Les transgressives et les transgressifs de ces formations n'apparaissent qu'en symétrie des 4 témoins qui servent de référentiel absolu, tant que ces 4 témoins n'existent pas, le nafs ne peut pas être témoin ni observateur de lui-même et des ses propres formations transgressives. Leur fonction : comparer, calibrer, et révéler la déviation par rapport au message divin (réceptivité transgressive du nafs / polarité femelle).
Les 4 témoins sont donc des référentiels divins, des balances qui permettent de détecter les failles et le faux du nafs dans ses propres projections polarisées du message ou de la lumière divine.
Quand les 4 référentiels témoignent contre elles (les formations transgressives), la déviation est reconnue et identifiée comme fausse / désalignée.
« Retenez-les dans vos demeures (prenez-en conscience dans vos nafs) jusqu’à ce qu’elles soient saisies par la mort »

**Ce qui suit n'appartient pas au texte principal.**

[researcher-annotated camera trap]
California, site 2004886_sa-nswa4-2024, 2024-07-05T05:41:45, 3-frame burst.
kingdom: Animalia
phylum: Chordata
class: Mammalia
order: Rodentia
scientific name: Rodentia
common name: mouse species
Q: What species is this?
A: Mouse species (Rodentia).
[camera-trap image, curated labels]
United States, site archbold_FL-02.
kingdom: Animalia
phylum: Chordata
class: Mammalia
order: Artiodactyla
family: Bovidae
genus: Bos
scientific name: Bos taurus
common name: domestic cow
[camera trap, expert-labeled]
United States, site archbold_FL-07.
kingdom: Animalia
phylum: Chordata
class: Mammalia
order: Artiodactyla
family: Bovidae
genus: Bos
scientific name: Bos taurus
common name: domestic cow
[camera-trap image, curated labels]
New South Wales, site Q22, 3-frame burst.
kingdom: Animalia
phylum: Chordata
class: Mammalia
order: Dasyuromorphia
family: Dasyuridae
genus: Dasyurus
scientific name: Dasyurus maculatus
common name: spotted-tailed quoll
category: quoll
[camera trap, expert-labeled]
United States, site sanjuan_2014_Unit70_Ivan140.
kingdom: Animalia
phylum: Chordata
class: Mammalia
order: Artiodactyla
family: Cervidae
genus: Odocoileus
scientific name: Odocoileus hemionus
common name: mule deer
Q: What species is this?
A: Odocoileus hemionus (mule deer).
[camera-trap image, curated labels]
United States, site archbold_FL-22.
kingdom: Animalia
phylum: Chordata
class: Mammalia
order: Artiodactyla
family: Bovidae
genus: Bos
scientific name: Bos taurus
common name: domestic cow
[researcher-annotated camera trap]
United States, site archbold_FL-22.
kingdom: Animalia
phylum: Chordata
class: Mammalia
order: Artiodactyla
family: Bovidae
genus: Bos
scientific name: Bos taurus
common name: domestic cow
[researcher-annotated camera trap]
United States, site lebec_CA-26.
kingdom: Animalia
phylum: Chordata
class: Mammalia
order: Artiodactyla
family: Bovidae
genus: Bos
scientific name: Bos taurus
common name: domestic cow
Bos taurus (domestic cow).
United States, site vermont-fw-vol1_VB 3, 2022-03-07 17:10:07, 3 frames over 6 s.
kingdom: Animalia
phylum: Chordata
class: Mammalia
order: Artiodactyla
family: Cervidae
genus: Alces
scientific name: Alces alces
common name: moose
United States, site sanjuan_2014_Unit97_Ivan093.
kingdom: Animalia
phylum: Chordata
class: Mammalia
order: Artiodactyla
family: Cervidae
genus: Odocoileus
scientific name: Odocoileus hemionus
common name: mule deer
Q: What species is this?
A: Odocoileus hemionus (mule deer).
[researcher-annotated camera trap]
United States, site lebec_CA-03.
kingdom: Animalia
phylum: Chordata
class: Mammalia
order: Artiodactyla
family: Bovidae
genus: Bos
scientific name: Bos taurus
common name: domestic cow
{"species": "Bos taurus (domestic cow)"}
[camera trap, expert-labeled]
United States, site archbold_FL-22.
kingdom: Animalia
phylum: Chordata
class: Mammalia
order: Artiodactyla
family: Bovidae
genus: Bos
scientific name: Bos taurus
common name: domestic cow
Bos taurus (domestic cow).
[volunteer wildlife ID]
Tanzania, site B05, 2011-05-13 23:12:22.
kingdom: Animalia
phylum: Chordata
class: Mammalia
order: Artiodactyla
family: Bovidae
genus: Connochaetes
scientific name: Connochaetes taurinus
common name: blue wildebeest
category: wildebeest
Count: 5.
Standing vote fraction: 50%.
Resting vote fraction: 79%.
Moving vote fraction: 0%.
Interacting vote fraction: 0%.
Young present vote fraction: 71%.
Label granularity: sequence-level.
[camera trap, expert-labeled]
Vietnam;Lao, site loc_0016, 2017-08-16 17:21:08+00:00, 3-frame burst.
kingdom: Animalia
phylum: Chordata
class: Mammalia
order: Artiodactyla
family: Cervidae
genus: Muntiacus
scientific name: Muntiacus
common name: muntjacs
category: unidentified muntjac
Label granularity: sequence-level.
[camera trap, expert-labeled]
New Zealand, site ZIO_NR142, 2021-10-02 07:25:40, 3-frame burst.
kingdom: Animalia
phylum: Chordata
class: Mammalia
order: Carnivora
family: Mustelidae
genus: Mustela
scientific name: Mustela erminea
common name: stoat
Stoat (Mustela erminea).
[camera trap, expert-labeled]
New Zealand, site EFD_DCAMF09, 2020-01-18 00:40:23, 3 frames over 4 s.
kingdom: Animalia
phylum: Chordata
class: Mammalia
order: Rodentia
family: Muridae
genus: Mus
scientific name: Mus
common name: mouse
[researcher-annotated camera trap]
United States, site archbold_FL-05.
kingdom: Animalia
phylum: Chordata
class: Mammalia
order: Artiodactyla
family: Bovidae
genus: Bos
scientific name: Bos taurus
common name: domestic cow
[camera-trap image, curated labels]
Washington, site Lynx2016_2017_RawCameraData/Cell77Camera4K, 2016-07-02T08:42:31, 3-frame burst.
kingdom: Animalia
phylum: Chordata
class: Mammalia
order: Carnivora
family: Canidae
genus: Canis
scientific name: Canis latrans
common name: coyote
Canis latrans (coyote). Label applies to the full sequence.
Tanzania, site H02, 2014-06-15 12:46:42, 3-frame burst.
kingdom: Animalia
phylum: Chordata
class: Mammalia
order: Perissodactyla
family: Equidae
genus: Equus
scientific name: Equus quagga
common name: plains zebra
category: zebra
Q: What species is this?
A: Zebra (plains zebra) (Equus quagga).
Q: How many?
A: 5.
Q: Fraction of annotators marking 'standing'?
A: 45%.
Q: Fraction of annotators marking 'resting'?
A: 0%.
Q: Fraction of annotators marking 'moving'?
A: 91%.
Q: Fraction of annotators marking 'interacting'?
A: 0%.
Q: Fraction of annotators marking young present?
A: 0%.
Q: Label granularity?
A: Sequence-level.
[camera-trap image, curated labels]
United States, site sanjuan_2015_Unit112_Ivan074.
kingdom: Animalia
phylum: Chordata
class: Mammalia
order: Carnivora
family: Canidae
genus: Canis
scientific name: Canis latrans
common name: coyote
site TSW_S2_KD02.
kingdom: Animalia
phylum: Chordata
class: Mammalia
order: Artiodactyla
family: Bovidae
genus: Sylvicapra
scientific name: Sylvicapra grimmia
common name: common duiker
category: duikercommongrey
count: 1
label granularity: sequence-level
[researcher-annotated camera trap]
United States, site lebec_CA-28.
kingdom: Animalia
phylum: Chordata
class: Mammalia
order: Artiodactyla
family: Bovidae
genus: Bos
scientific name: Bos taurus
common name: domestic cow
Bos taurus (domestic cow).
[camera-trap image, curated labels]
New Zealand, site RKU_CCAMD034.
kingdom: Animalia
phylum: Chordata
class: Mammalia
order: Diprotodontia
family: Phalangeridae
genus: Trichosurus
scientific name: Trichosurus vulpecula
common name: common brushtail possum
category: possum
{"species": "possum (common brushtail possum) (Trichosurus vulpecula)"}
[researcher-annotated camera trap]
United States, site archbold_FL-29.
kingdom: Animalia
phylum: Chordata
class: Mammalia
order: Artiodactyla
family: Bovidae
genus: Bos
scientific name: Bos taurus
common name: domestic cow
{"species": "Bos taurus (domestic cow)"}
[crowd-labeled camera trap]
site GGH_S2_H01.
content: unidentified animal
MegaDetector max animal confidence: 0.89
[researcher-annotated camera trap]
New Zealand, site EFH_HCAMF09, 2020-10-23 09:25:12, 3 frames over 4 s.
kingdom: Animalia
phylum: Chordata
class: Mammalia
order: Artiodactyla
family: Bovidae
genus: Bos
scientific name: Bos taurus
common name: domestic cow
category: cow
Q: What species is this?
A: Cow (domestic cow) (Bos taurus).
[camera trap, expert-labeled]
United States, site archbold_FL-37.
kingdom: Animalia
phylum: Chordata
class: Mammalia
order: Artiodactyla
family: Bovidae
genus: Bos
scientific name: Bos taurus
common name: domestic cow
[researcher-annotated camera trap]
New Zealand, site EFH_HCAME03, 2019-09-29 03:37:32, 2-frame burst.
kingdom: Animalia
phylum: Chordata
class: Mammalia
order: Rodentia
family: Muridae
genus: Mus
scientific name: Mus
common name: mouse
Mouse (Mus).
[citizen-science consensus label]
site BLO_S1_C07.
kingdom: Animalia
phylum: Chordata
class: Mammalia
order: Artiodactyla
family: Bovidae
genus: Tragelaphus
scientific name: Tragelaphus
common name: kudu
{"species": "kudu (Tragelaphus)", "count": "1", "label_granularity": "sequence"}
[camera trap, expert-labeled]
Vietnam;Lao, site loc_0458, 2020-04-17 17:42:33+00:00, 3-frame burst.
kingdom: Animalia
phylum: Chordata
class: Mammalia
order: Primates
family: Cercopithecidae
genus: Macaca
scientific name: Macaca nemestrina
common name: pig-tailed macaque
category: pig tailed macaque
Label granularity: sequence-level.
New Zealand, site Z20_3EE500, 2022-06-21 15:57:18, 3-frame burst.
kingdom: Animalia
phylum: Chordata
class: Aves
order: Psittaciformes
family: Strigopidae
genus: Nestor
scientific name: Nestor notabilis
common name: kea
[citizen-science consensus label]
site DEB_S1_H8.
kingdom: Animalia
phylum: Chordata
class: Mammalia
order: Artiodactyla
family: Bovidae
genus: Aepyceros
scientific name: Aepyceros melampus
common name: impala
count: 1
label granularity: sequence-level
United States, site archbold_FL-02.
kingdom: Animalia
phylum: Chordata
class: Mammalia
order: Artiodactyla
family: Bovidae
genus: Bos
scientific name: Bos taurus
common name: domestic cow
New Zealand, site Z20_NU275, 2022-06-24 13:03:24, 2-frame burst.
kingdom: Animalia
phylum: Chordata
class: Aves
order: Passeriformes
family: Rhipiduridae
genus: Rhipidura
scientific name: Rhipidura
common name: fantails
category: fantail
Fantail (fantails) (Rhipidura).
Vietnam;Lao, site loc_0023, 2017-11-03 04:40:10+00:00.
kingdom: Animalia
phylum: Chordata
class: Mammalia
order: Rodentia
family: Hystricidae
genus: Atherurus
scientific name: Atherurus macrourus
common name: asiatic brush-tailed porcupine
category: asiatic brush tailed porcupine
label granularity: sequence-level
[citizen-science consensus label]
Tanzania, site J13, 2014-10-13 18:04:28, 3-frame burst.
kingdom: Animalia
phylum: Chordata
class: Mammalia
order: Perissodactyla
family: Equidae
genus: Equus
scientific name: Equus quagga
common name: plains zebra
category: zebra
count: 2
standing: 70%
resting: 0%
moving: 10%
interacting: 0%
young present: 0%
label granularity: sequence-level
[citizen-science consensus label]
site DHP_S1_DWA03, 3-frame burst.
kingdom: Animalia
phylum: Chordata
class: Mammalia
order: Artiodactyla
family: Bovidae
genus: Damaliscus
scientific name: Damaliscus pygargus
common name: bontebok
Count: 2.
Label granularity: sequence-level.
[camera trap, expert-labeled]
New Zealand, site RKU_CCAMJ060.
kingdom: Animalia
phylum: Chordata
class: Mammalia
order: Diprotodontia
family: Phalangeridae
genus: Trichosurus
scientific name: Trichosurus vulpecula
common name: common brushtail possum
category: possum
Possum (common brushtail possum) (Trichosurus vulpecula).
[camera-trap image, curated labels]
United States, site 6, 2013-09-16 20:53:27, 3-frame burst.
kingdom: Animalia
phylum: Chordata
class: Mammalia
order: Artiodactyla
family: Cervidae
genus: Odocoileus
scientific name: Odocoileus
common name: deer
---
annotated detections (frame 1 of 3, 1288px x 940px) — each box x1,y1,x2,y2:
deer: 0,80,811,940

→ La « mort » ici est l’achèvement / extinction des formations transgressives alimentées par la matrice transgressive du nafs (fin du cycle de la projection qui subit le désalignement). Les polarités transgresssives sont évacuées par la mort ou destinées à être corrigées.
La saisie par la mort de la formation transgressive est l'achèvement du cycle de la nissa, soit elles sont "déchargées" (purifiées) soit une réforme est planifiée par Allah (réalignement).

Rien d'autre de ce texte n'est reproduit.